(Uma grande parte da intelectualidade nacional que começou mais tarde a interessar-se pela cultura anglo-saxónica, sobretudo nos domínios da economia e da ciência política, teve no berço da cultura francesa a sua grande fonte de inspiração para consolidar um pensamento coerente sobre a Europa e sobre a sociedade portuguesa. Basta estar atento ao que foi o exílio político no antigo regime para compreender essa influência decisiva. Mário Soares talvez tenha protagonizado a experiência de maior proximidade à cultura francesa, mas talvez tenha sido o intelectual Eduardo Lourenço o exemplo mais sólido dessa proximidade, leitor de Portuguesa numa deliciosa pequena cidade do sul de França, Vence. Não por acaso, é nos escritos de Eduardo Lourenço que podemos encontrar os mais lúcidos avisos e demonstrações do declínio francês no mundo, não do ponto de vista apenas dos territórios sobre os quais exerce a sua influência, mas sobretudo do ponto de vista do poder das ideias civilizacionais que brota do pensamento francês. Com a saída do Reino Unido da União Europeia, as encruzilhadas em que a Alemanha está mergulhada desde a saída de cena de Angela Merkel, e não será por acaso que ela publica agora as suas volumosas memórias, uma boa prenda de Natal, mas também um presente envenenado a quem a oferecermos dada a sua dimensão, restaria a França para imprimir alguma marca de articulação entre o passado e o futuro. Porém, pouco ou nada de inspirador poderemos esperar da França política e cultural, até porque o ambicioso Macron tem conduzido politicamente a França a um beco sem saída, despois de prometer muito e concretizado pouco. Seria pouco rigoroso da minha parte não considerar que as derivas de Macron estão no reverso da tragédia da esquerda. O Partido Socialista continua a agonizar e a França Insubmissa não tem conseguido transpor o seu radicalismo para uma ação política consequente, capaz de transformar o exercício do poder pela sua parte em algo de credível e viável. Neste caldo turbulento, chegamos ao paradoxo da Frente Nacional de Le Pen poder transformar-se no fiel da balança da viabilidade política em França. E estamos feitos e aviados. E a Europa que se cuide.)
Ora, apesar do descalabro político de Macron e suas alianças que, a par das encruzilhadas alemãs, corre o risco de transformar o chamado eixo Paris-Berlim numa figura abstrata de geopolítica europeia, espanta e até doi como uma civilização que nos trouxe pensamentos como o de Montaigne, Alexis de Tocqueville, Voltaire, Rousseau, Lévy Strauss (fundamental nas suas descobertas anti-etnocêntricas), Morin e muitos mais está reduzida a uma irrelevância de inspiração no mínimo chocante.
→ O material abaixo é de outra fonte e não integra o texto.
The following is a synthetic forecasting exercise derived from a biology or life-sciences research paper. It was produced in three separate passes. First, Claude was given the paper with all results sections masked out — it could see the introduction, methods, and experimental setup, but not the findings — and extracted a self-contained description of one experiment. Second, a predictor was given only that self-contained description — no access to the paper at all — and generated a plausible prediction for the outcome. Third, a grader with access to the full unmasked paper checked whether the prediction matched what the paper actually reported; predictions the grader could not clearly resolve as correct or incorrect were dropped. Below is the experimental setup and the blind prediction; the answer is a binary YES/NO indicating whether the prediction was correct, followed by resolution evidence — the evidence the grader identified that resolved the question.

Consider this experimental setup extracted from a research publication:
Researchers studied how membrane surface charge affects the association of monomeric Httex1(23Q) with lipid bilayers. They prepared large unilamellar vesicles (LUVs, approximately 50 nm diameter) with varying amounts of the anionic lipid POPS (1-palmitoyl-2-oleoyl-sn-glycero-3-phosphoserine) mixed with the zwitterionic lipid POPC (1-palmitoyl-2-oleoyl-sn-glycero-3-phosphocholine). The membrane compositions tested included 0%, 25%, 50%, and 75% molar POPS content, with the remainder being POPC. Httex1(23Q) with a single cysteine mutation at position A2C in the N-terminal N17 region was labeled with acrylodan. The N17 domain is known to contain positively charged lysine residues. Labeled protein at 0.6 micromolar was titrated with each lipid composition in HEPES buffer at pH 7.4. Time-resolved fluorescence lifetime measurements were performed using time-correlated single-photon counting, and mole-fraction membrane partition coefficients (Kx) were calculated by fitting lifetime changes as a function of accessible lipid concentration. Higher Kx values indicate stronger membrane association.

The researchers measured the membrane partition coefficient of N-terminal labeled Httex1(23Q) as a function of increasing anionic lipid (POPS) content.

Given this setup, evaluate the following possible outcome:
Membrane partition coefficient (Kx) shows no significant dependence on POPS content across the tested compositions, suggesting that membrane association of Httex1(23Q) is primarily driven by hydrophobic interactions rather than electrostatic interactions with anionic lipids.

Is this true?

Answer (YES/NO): NO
Com o descalabro e fraco poder de impulso de eixos motores da União, somos devolvidos à irredutibilidade da diversidade cultural. Nas palavras de Eduardo Lourenço, refletindo sobre o declínio da própria língua francesa: “(…)no que diz respeito à língua, a França conhece uma espécie de obscuridade, que para a minha geração parece um verdadeiro mistério, por um lado, e de, que é hoje algum modo um desastre: que o francês seja hoje uma língua subalterna e em última análise menos importante que a língua do nosso pequeno Portugal, que é hoje uma língua que tem uma radiação universal superior à famosa , maravilhosa língua de Voltaire e de Montaigne. Na verdade, a Europa é difícil de fazer sobretudo por uma razão simples: é que a Europa não precisa de ser feita. No fundo há Europa a mais. Cada país europeu, cada nação europeia é uma maneira de ser Europa”(1).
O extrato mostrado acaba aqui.